TEXTO DA PÁGINA
•••••

Venezuela presta homenagem a Alí Primera com a tradicional Marcha dos Cravos
Quarenta e um anos após a morte do cantor e compositor venezuelano, artistas, escritores, promotores sociais e outros cidadãos reafirmam o compromisso de Alí Primera com as lutas sociais e o seu trabalho de denúncia contra as injustiças.
Nesta segunda-feira, 16 de fevereiro, em Caracas, capital venezuelana, e em outros estados do país sul-americano, realizou-se a tradicional Marcha dos Cravos, uma mobilização cultural que presta homenagem ao cantor, compositor, músico, poeta e ativista político venezuelano Alí Primera, após 41 anos da sua morte.
A actividade, organizada pela Companhia Nacional de Música e Missão Cultura sob a coordenação do Ministério do Poder Popular para a Cultura, reuniu cidadãos e diversos movimentos sociais para homenagear a memória do «Cantor do Povo», conhecido assim por seu compromisso com causas justas.
O dia na capital teve o seu ponto de encontro às 10h da manhã na Casa da Liberdade e Cultura Alí Primera, localizada no Quartel San Carlos. A partir deste local histórico, os participantes iniciaram um percurso pelo centro da cidade com destino à Plaza Bolívar, numa caminhada definida pelos organizadores como um ato de amor e esperança que busca manter viva a mensagem social do cantor e compositor.


A obra de Alí Primera continua a ser um pilar fundamental da cultura venezuelana. Fotos: teleSUR.
A homenagem é marcada pelo envio de cravos vermelhos e pela interpretação colectiva de temas emblemáticos como Techos de cartón, Tin Marín, La Patria es el Hombre e Los que mueren por la vida. Através destas letras, cultores, escritores, artistas, promotores culturais e outros participantes reafirmam o compromisso de Primera com as lutas sociais e o seu trabalho de denúncia contra as injustiças, elementos que definiram a sua trajectória profissional.
Os organizadores destacam que a obra do compositor continua a ser um pilar fundamental da cultura venezuelana, unindo diferentes gerações sob o canto do seu legado revolucionário.
Ely Rafael Primera Rossell, nascido em Coro (estado de Falcón) em 31 de outubro de 1941, foi apelidado por seus familiares de «Alí» devido à origem árabe de seus avós. Apesar de ter perdido acidentalmente o seu pai, Antonio Primera, quando tinha apenas três anos, Alí construiu um caminho de resiliência ao lado da sua mãe, Carmen Adela Rossell.
Das salas de aula à «Canção Necessária»

•••••

MATERIAL FORNECIDO
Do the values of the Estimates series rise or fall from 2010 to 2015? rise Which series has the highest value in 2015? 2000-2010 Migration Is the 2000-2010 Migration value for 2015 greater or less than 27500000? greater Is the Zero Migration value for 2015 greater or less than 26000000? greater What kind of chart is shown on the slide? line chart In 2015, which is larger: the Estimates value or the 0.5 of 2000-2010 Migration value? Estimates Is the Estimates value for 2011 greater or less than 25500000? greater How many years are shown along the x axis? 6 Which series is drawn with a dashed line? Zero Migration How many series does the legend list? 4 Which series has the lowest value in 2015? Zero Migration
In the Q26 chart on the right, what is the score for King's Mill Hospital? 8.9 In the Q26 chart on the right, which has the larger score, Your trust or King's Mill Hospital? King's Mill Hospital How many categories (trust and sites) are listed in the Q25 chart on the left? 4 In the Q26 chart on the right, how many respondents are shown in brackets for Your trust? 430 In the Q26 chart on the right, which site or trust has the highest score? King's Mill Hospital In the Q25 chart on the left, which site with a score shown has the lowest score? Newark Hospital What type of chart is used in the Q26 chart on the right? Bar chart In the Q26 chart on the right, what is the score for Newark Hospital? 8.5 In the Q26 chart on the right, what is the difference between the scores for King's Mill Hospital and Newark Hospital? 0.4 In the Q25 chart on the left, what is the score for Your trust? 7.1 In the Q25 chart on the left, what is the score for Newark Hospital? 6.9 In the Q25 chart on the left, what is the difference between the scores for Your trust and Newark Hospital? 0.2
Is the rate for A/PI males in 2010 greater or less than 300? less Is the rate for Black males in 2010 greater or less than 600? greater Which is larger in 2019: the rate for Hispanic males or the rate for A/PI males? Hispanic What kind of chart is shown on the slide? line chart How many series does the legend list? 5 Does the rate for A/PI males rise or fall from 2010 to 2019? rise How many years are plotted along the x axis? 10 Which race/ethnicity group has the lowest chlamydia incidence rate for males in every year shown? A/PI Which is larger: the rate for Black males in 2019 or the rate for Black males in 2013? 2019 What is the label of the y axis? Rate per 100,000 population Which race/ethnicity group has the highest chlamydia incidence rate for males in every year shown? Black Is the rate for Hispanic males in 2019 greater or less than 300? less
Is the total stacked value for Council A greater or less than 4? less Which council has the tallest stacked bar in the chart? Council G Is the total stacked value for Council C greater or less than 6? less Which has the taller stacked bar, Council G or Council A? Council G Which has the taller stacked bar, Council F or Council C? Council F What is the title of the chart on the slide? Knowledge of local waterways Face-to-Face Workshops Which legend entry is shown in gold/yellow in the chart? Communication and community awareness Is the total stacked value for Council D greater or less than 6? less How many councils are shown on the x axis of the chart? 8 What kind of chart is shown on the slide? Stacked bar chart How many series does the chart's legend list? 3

•••••

QUESTÕES A RESPONDER
1 – Transcreva do texto sobre Alí Primera o trecho que começa em "A homenagem é" e segue até "sua trajectória profissional.", inclusive.
2 – No texto sobre Alí Primera, reescreva de forma mais breve o parágrafo que começa com "O dia na capital teve", mantendo os fatos principais.
3 – Dê seguimento ao texto sobre Alí Primera a partir do ponto em que ele termina.
As linhas não têm qualquer relação com o texto sobre Alí Primera.

RESULTADOS DO EXERCÍCIO
1 –
A homenagem é marcada pelo envio de cravos vermelhos e pela interpretação colectiva de temas emblemáticos como Techos de cartón, Tin Marín, La Patria es el Hombre e Los que mueren por la vida. Através destas letras, cultores, escritores, artistas, promotores culturais e outros participantes reafirmam o compromisso de Primera com as lutas sociais e o seu trabalho de denúncia contra as injustiças, elementos que definiram a sua trajectória profissional.

2 – Na capital, os participantes reuniram-se às 10h na Casa da Liberdade e Cultura Alí Primera, no Quartel San Carlos. Dali caminharam pelo centro da cidade até à Plaza Bolívar. Os organizadores definiram a caminhada como um ato de amor e esperança para manter viva a mensagem social do cantor.

3 –
Em 1960, a sua chegada a Caracas marcou o início da sua formação académica e política. Depois de se formar no Liceo Caracas, ingressou em 1964 na Universidade Central da Venezuela (UCV) para estudar Química. Foi nos corredores da universidade que a sua voz começou a ressoar, transformando o que começou como um passatempo na sua missão de vida. Temas como «Humanidade» e «Não basta rezar» tornaram-se os seus primeiros hinos de protesto.
A sua formação continuou na Europa entre 1969 e 1973, onde estudou Tecnologia do Petróleo graças a uma bolsa do Partido Comunista da Venezuela (PCV). No entanto, ao regressar à Venezuela, o seu diploma profissional ficou em segundo plano: a sua verdadeira vocação era a música e a militância política.
A discografia de Alí Primera tornou-o uma referência da «Canção Necessária» latino-americana. Com 18 álbuns, entre os quais se destacam Abrebrecha, La patria es el hombre e Entre la rabia y la ternura, consolidou um estilo que misturava poesia com denúncia social.
Primeira participou em vários festivais musicais na América Latina e apresentou-se várias vezes no Aula Magna da UCV; mas também levou a sua mensagem para onde estava a luta: fábricas, liceus, sindicatos e bairros populares. Politicamente, após sua passagem pelo PCV, apoiou a causa de José Vicente Rangel no partido Movimento ao Socialismo (MAS) durante a campanha de 1973.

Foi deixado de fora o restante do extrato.